▶ [PROVIDED PASSAGE]
= = = = =
PersistentVolumes & StorageClasses: Deep Dive

This document explains how the Kubernetes storage layer works, from PV/PVC binding mechanics through CSI drivers, volume snapshots, and production storage patterns. It covers the “why” behind access modes, reclaim policies, topology-aware provisioning, and the trade-offs you face when choosing storage for real workloads.

The Storage Abstraction Stack

Kubernetes separates storage into three layers. Each has a distinct role.

StorageClass defines how storage is provisioned. It specifies the provisioner, parameters (IOPS, replication, filesystem type), and reclaim policy. Think of it as a storage template controlled by cluster administrators.

PersistentVolume (PV) is a piece of storage in the cluster. It exists independently of any pod. PVs can be created manually (static provisioning) or automatically by a StorageClass (dynamic provisioning).

PersistentVolumeClaim (PVC) is a request for storage by a pod. It specifies capacity, access mode, and optionally a StorageClass. Kubernetes binds the PVC to a matching PV.

StorageClass (how to provision)
    |
    v
PersistentVolume (a piece of storage)
    |
    v (bound)
PersistentVolumeClaim (a request for storage)
    |
    v (mounted)
= = = = =
▶ [DATA]
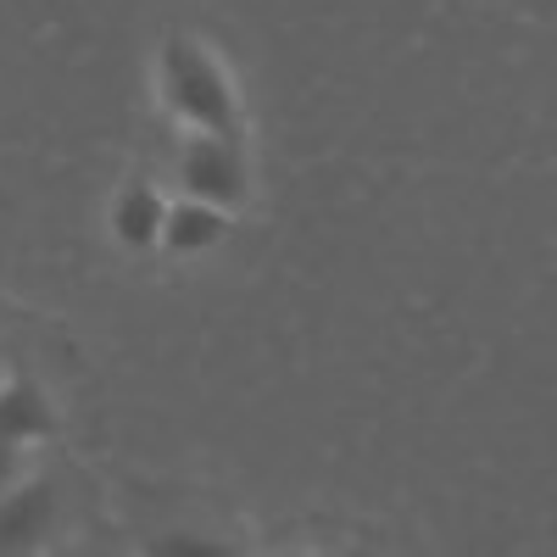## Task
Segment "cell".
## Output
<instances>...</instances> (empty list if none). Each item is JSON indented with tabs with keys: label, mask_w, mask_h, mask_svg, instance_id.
= = = = =
▶ [TASK LIST]
[a] Copy the Kubernetes storage page word for word from "PersistentVolumes & StorageClasses: Deep" to "StorageClass (dynamic provisioning).".
[b] In the Kubernetes storage page, what makes a StorageClass work like a storage template?
[c] Take the Kubernetes storage page further from the point where it stops.

▶ [EXERCISE ANSWERS]
[a]
PersistentVolumes & StorageClasses: Deep Dive

This document explains how the Kubernetes storage layer works, from PV/PVC binding mechanics through CSI drivers, volume snapshots, and production storage patterns. It covers the “why” behind access modes, reclaim policies, topology-aware provisioning, and the trade-offs you face when choosing storage for real workloads.

The Storage Abstraction Stack

Kubernetes separates storage into three layers. Each has a distinct role.

StorageClass defines how storage is provisioned. It specifies the provisioner, parameters (IOPS, replication, filesystem type), and reclaim policy. Think of it as a storage template controlled by cluster administrators.

PersistentVolume (PV) is a piece of storage in the cluster. It exists independently of any pod. PVs can be created manually (static provisioning) or automatically by a StorageClass (dynamic provisioning).

[b] A StorageClass defines how storage gets provisioned. It names the provisioner, the parameters (such as IOPS, replication and filesystem type) and the reclaim policy. Cluster administrators control it, and new storage is built to its pattern.

[c]
Pod

This separation exists so developers request storage without knowing the backend, and administrators configure backends without knowing the applications. The PVC is the contract between the two.

PV/PVC Binding Mechanics

When a PVC is created, the control plane looks for a PV that satisfies all requirements. Binding considers several factors.

Capacity

The PV’s capacity must be greater than or equal to the PVC’s request. A PVC requesting 256Mi can bind to a 256Mi or 1Gi PV, but not a 128Mi PV.

From this demo’s dynamic PVC:

apiVersion: v1
kind: PersistentVolumeClaim
metadata:
  name: dynamic-pvc
  namespace: storage-demo
spec:
  accessModes:
    - ReadWriteOnce
  resources:
    requests:
      storage: 256Mi
  storageClassName: standard

Access Modes

The PV must support the access mode requested by the PVC. A PV offering only ReadWriteOnce cannot satisfy a PVC requesting ReadWriteMany.

Label Selectors

A PVC can use a label selector to target a specific PV. This is how static provisioning works in this demo:

apiVersion: v1
kind: PersistentVolume
metadata:
  name: manual-pv
  labels:
    type: local
spec:
  capacity:
    storage: 128Mi
  accessModes:
    - ReadWriteOnce
  persistentVolumeReclaimPolicy: Retain
  hostPath:
    path: /tmp/manual-pv-data
---
apiVersion: v1
kind: PersistentVolumeClaim
metadata:
  name: manual-pvc
  namespace: storage-demo
spec:
  accessModes:
    - ReadWriteOnce
  resources:
    requests:
      storage: 128Mi
  selector:
    matchLabels:
      type: local

The PVC uses selector.matchLabels to find only PVs labeled type: local. Without the selector, Kubernetes could bind to any available PV matching capacity and access mode.

StorageClass

If the PVC specifies a storageClassName, it only binds to PVs with the same class. Omitting storageClassName uses the cluster’s default StorageClass (if one exists). Setting storageClassName: "" explicitly opts out of dynamic provisioning.

Binding Is Exclusive

A PV binds to exactly one PVC. Once bound, the PV is reserved until the PVC is deleted. This is a 1:1 relationship.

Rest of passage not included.